▸ **What you have to do**
Go through the data and copy every line exactly, but not the images.

━━ Dataset entries

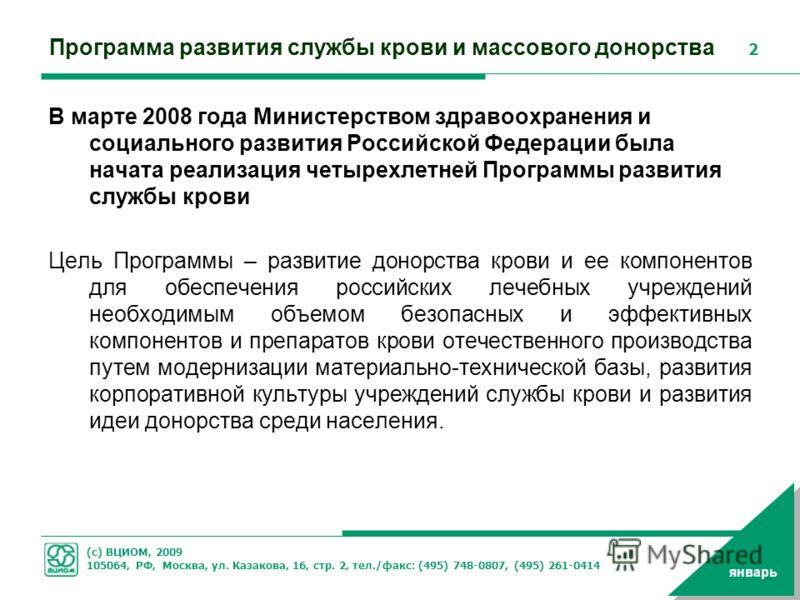 (с) ВЦИОМ, 2009 105064, РФ, Москва, ул. Казакова, 16, стр. 2, тел./факс: (495) 748-0807, (495) 261-0414 2 январь В марте 2008 года Министерством здравоохранения и социального развития Российской Федерации была начата реализация четырехлетней Программ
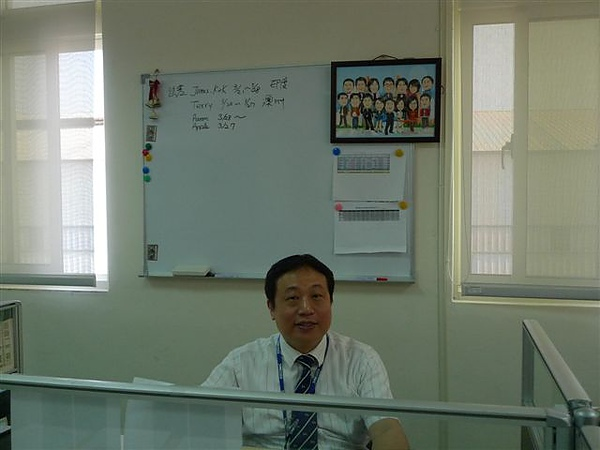 20100317 Apple送行聚餐 (20).JPG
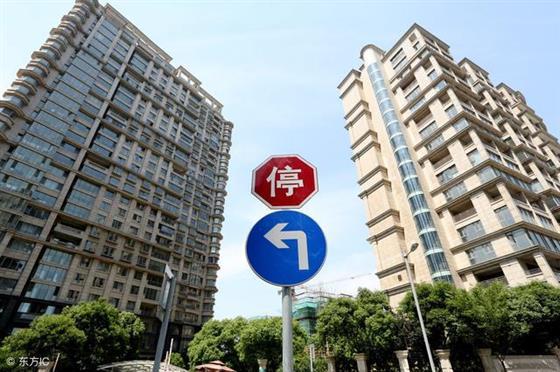 据说下半年楼市降温 哪些城市的房产将会提前进入泡沫时代?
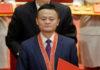 © Reuters. Alibaba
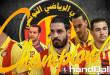 Championnat arabe 2021 : 15 clubs seront au rendez-vous à Hammamet
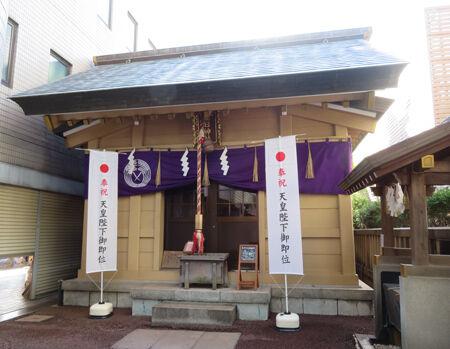 朝日神社・六本木3
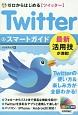 ゼロからはじめる Twitter スマートガイド 最新活用技が満載!
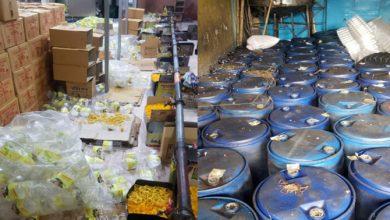 Photo of খোলা ভোজ্য তেল অনুমোদনহীন ব্যান্ডের নামে বিপণনের দায়ে র্যাবের ভ্রাম্যমাণ আদালতের সাত লাখ টাকা জরিমানা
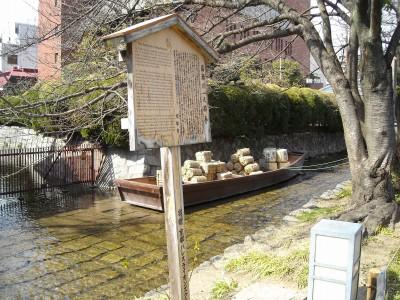 11-03-15京都 108.jpg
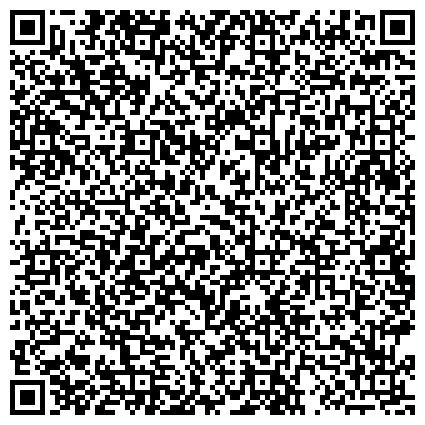 QR-код с контактной информацией организации УРАЛТЕСТ УРАЛЬСКИЙ ЦЕНТР СТАНДАРТИЗАЦИИ МЕТРОЛОГИИ И СЕРТИФИКАЦИИ ФГУ КРАСНОУФИМСКИЙ ФИЛИАЛ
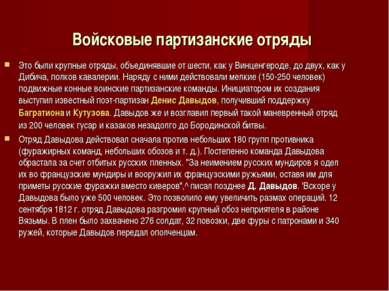 Войсковые партизанские отряды Это были крупные отряды, объединявшие от шести,...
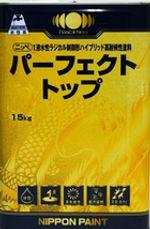 日本ペイント ハイブリッド上塗り材上塗り塗料
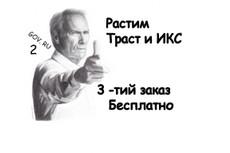 25 супер жирных ссылок. Общий ТИЦ сайтов более 150.000 41 - kwork.ru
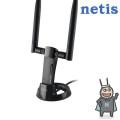 네티스 WF2122 대한민국형 랜카드/휴대용 USB 무선인터넷 공유기 5dBi 고출력안테나 300Mbps 집안곳곳 WiFi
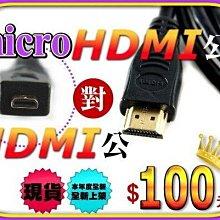 【傻瓜批發】100元 micro HDMI 輸出線 液晶電視 相機 投影機 NB 電腦 轉接線 平板電腦 可用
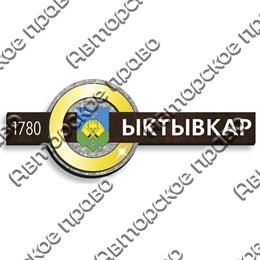Магнит Логотип Сыктывкара вид 2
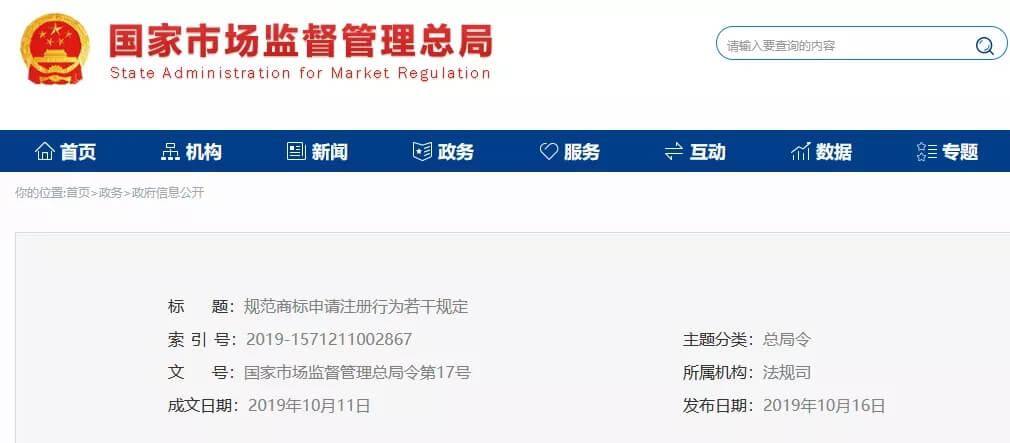 市场监督管理局规定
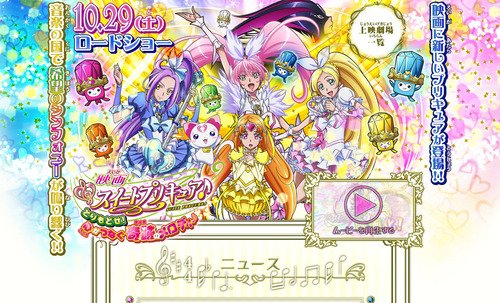 Suite Pretty Cure♪ The Movie ( Dream Odose ! Kokoro No Tsunaku Kiseki No Melody ! )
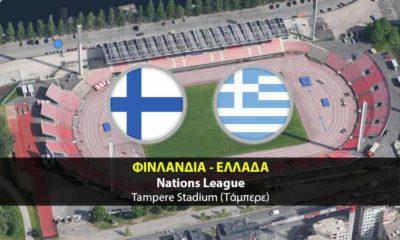Φινλανδία - Ελλάδα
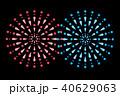 花火 打ち上げ花火のイラスト 40629063
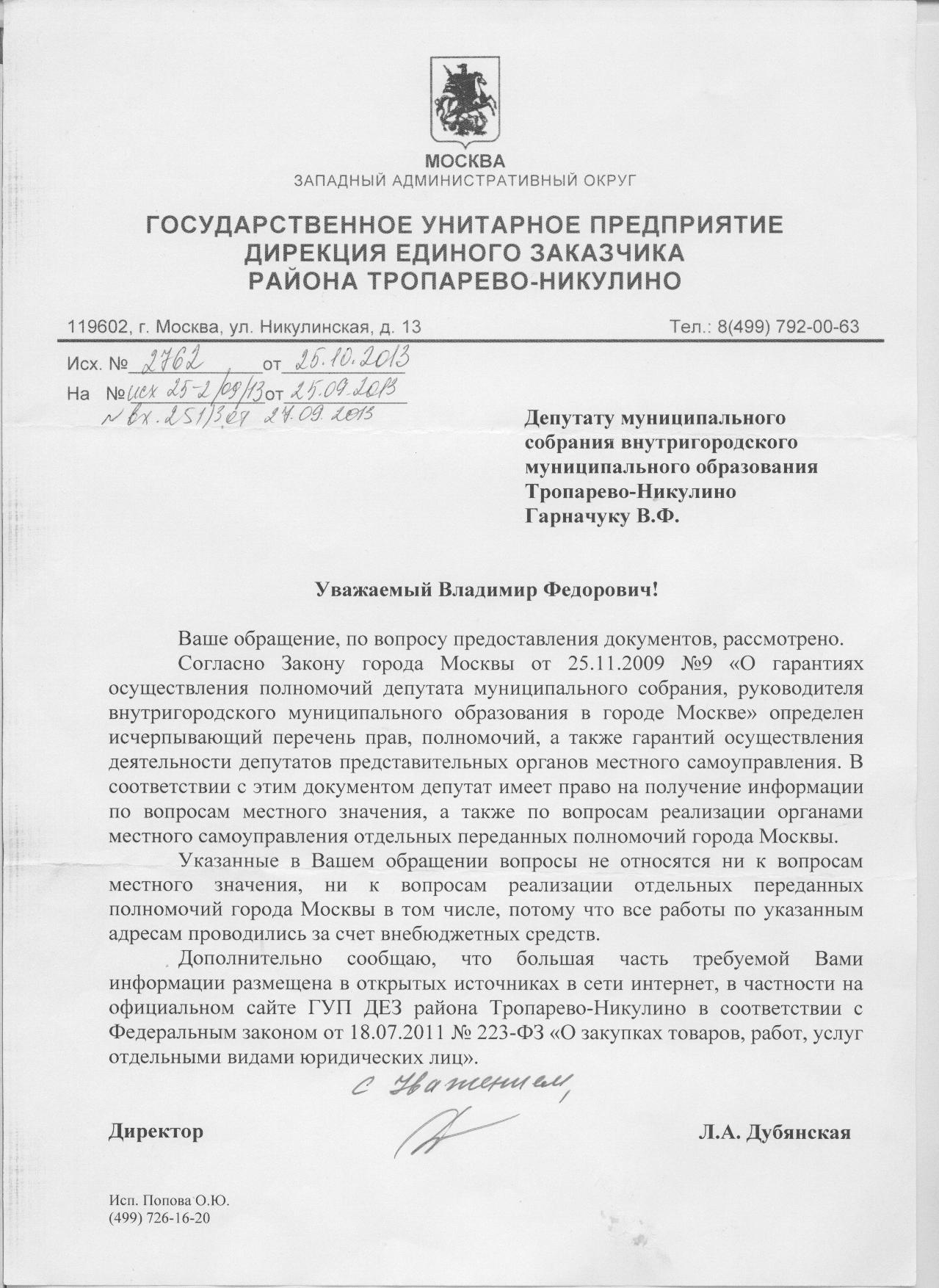 ответ ГУИС  25.10.13  по актам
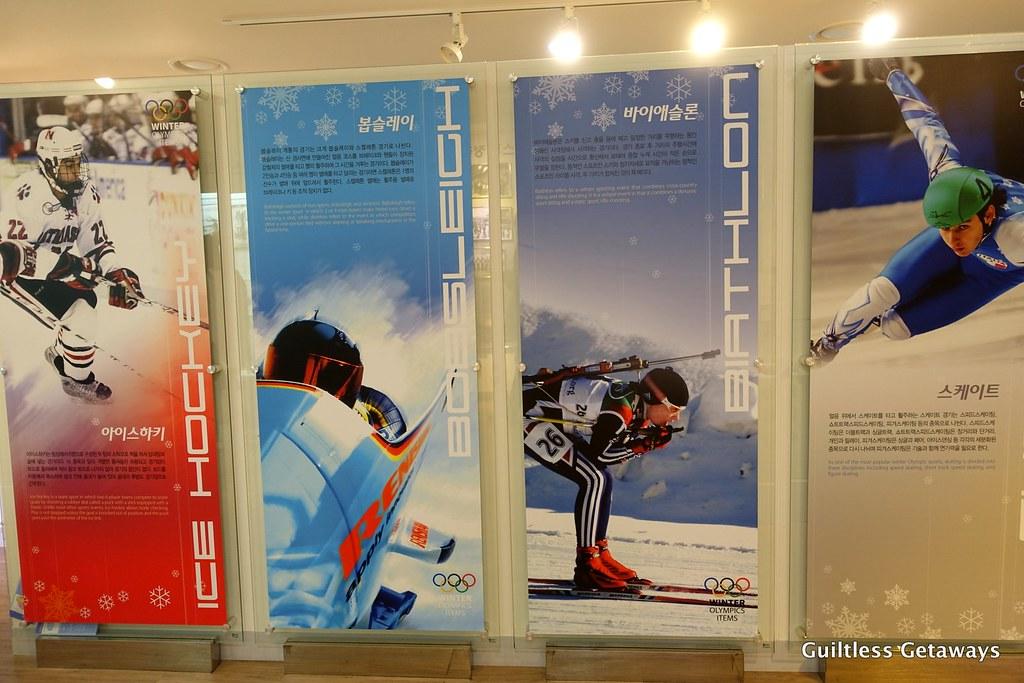 ski-museum-pyeongchang-korea.jpg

━━━━

▸ **Result of this task**
 (с) ВЦИОМ, 2009 105064, РФ, Москва, ул. Казакова, 16, стр. 2, тел./факс: (495) 748-0807, (495) 261-0414 2 январь В марте 2008 года Министерством здравоохранения и социального развития Российской Федерации была начата реализация четырехлетней Программ
 20100317 Apple送行聚餐 (20).JPG
 据说下半年楼市降温 哪些城市的房产将会提前进入泡沫时代?
 © Reuters. Alibaba
 Championnat arabe 2021 : 15 clubs seront au rendez-vous à Hammamet
 朝日神社・六本木3
 ゼロからはじめる Twitter スマートガイド 最新活用技が満載!
 Photo of খোলা ভোজ্য তেল অনুমোদনহীন ব্যান্ডের নামে বিপণনের দায়ে র্যাবের ভ্রাম্যমাণ আদালতের সাত লাখ টাকা জরিমানা
 11-03-15京都 108.jpg
 QR-код с контактной информацией организации УРАЛТЕСТ УРАЛЬСКИЙ ЦЕНТР СТАНДАРТИЗАЦИИ МЕТРОЛОГИИ И СЕРТИФИКАЦИИ ФГУ КРАСНОУФИМСКИЙ ФИЛИАЛ
 Войсковые партизанские отряды Это были крупные отряды, объединявшие от шести,...
 日本ペイント ハイブリッド上塗り材上塗り塗料
 25 супер жирных ссылок. Общий ТИЦ сайтов более 150.000 41 - kwork.ru
 네티스 WF2122 대한민국형 랜카드/휴대용 USB 무선인터넷 공유기 5dBi 고출력안테나 300Mbps 집안곳곳 WiFi
 【傻瓜批發】100元 micro HDMI 輸出線 液晶電視 相機 投影機 NB 電腦 轉接線 平板電腦 可用
Магнит Логотип Сыктывкара вид 2
 市场监督管理局规定
 Suite Pretty Cure♪ The Movie ( Dream Odose ! Kokoro No Tsunaku Kiseki No Melody ! )
Φινλανδία - Ελλάδα
 花火 打ち上げ花火のイラスト 40629063
 ответ ГУИС  25.10.13  по актам
 ski-museum-pyeongchang-korea.jpg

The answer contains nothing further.